“Mount Tuha”, Jejak James Siegel di Aceh






James Siegel seorang Profesor Antropologi  dan Studi Asia dari Cornell University, kelahiran  Amerika Serikat kelahiran 10 Februari 1937, dikenal sangat dekat dengan  tokoh DI/TII dan Gubernur Militer Aceh, Langkat dan Tanah Karo  (1945-1953) Tgk Daud Beureueh di Beureunuen Pidie.

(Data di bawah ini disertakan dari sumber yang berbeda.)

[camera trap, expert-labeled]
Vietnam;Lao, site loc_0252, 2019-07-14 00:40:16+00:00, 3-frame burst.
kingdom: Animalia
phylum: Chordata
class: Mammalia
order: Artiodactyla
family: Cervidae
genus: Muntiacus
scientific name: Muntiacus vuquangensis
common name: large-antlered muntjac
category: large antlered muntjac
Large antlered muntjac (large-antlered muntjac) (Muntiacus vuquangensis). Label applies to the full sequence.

Profesor,  jebolan Universitas California,  Amerika Serikat bersama isterinya Sandra wanita berkebangsaan Prancis, tahun 1962-1964, pernah  tinggal di Aceh, menetap dirumah almarhum Abdurrahman Basyah (ARMAS) di Gampong Lada Kecamatan Mutiara Timur Kabupaten Pidie.

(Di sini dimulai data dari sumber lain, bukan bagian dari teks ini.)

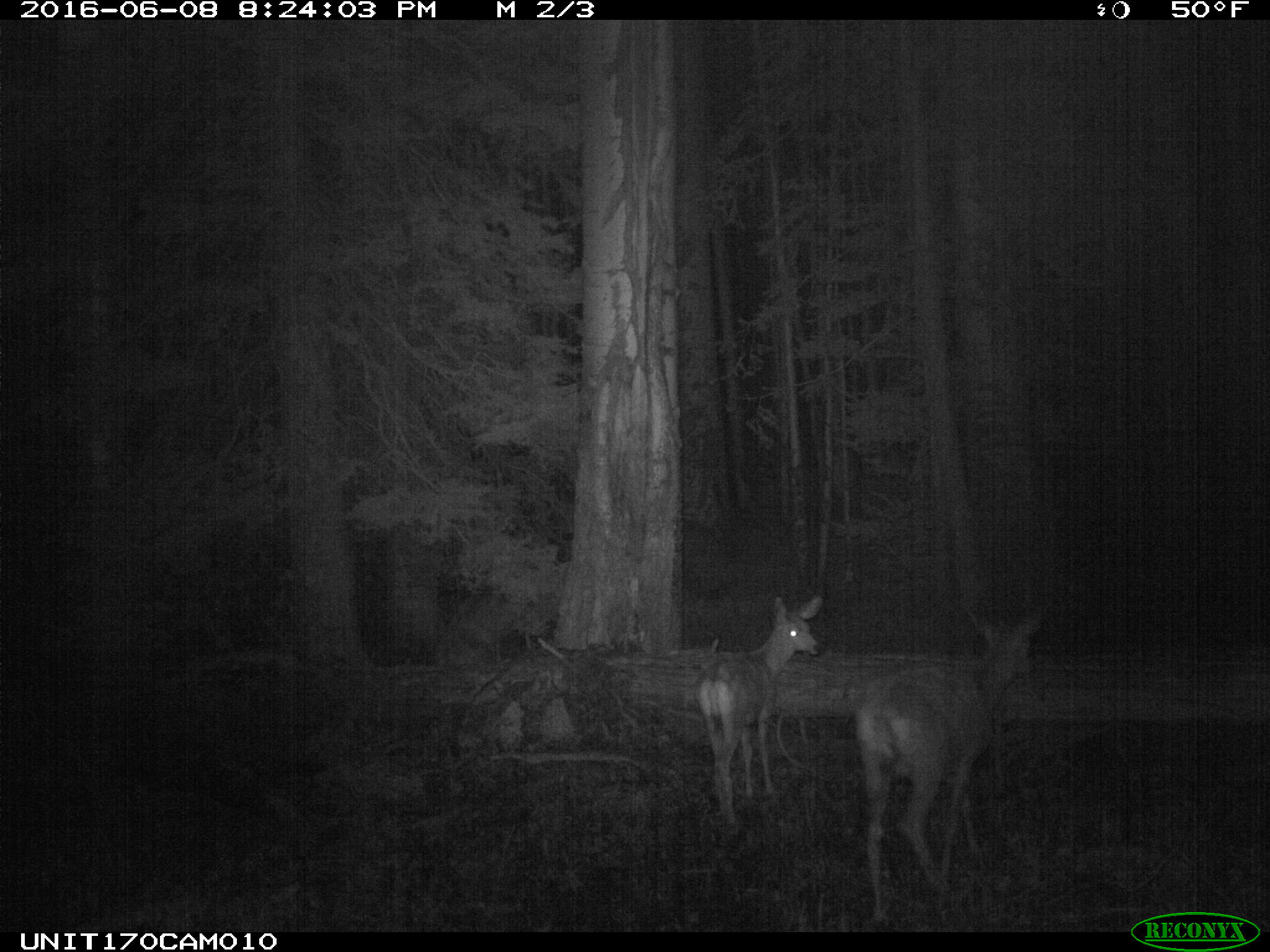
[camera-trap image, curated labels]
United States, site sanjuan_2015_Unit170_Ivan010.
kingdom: Animalia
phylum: Chordata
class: Mammalia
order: Artiodactyla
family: Cervidae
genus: Odocoileus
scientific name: Odocoileus hemionus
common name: mule deer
Odocoileus hemionus (mule deer).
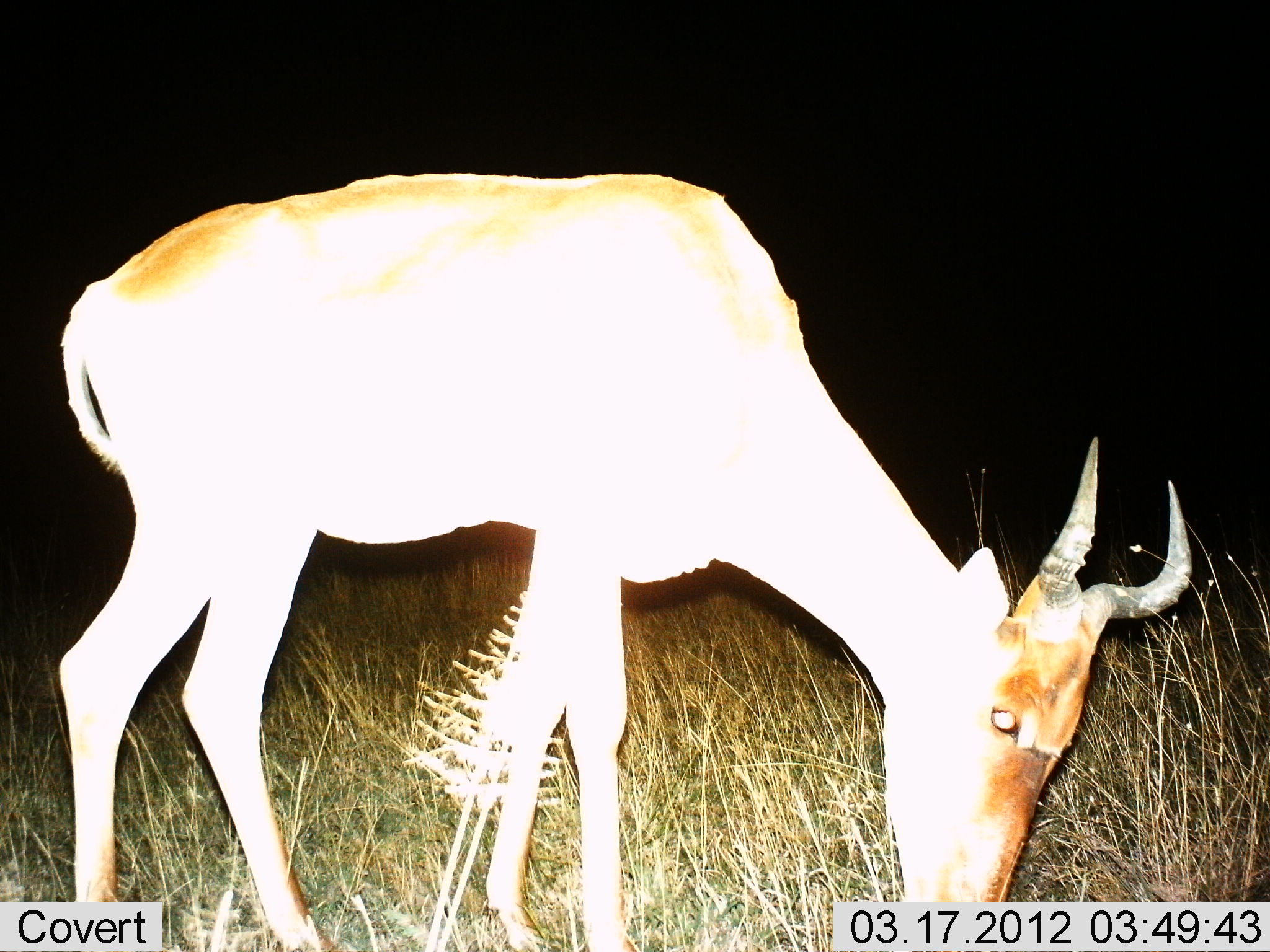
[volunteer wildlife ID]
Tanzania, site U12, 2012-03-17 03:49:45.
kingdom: Animalia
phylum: Chordata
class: Mammalia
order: Artiodactyla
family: Bovidae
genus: Alcelaphus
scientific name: Alcelaphus buselaphus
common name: hartebeest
Hartebeest (Alcelaphus buselaphus), count 1. Behavior (volunteer vote fractions): standing 16%, resting 0%, moving 0%, interacting 0%. Young present (vote fraction): 3%. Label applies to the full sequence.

Minggu lalu penulis bersilaturahmi  dengan pemilik rumah Hj.Mariah binti Pardan (84),  walau sudah uzur nenek yang sudah mempunyai 28 cucu ini, ingatannya  masih kuat, penuh semangat bercerita berbagai kisah kehidupan  James Siegel selama menetap dirumahnya.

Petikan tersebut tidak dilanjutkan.